The Washington Post discusses Ellen Wu’s book “The Color of Success,” which unpacks the history of Asian Americans in the United States, the genesis of the model minority stereotype, and its geopolitical usefulness. The Economist reviews “The Other One Percent: Indians in America” by Sanjoy Chakravorty, Devesh Kapur and Nirvikar Singh, arguing that “America needs to consider what it might lose if it curbs the influx of clever, hard-working, entrepreneurial Indian immigrants.”
IV. Culture & Entertainment
Michelle Yeoh of “Crouching Tiger, Hidden Dragon” fame stars as a Starfleet captain in the newest Star Trek TV series, out in May 2017. Oscar-winning film “Spirited Away” by Hayao Miyazaki, celebrates its 15th anniversary with a re-release in American theatres. The popular animated film “Moana” features the first Disney protagonist of Pacific Islander/Polynesian origin.
The Broadway show “Allegiance,” based on George Takei’s childhood experience as a Japanese American in an internment camp, is simulcast in theatres on December 13. The “moving and uplifting story of love, war, and heroism” follows the Kimura family “as they are relocated from their farm in Salinas, California to the Heart Mountain internment camp in the rural plains of Wyoming.”
Sammy Lee, the first Asian American man to win an Olympic gold medal has passed away.

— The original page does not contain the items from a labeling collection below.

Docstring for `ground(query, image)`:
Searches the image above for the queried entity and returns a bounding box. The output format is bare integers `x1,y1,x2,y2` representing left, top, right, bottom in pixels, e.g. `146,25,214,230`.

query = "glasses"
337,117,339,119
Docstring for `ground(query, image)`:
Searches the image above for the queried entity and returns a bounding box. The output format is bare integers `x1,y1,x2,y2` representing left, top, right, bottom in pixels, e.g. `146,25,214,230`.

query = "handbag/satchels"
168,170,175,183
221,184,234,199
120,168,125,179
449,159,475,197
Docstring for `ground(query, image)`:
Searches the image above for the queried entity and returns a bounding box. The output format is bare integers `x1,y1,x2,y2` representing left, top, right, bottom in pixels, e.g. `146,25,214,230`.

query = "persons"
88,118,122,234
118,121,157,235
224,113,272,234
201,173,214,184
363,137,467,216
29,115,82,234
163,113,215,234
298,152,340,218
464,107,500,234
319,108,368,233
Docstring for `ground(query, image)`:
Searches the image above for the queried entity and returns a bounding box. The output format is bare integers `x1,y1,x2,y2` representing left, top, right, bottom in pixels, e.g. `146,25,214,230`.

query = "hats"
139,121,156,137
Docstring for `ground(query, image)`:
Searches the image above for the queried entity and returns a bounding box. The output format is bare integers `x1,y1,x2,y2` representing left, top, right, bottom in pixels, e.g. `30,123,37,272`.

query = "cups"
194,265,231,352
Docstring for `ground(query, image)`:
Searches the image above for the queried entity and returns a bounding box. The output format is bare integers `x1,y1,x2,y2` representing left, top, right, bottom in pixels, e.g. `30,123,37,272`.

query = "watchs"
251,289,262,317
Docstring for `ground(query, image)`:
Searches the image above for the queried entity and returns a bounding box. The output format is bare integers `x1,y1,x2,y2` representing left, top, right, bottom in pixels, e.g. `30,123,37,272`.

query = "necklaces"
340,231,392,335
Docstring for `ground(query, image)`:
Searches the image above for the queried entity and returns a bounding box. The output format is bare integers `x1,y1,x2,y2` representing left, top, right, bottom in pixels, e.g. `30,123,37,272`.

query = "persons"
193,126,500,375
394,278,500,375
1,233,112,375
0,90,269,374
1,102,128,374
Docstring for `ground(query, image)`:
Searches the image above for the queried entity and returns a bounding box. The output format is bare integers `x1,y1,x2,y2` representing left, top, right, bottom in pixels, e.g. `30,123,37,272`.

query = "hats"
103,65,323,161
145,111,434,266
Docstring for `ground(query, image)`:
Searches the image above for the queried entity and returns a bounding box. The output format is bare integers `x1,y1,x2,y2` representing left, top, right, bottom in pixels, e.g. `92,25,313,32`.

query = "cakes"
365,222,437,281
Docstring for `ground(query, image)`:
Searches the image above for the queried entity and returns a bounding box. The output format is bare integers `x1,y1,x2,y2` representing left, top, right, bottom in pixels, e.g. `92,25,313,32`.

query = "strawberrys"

A trailblazing diver of Korean descent, he persevered in the face of discrimination commonplace then in America. The creator of General Tso’s chicken, a dish that became extremely popular in America, died at the age of 98. Taiwanese chef, Peng Chang-kuei, first invented the dish in 1955, which he and other chefs later brought to America and transformed into an iconic Chinese restaurant favorite.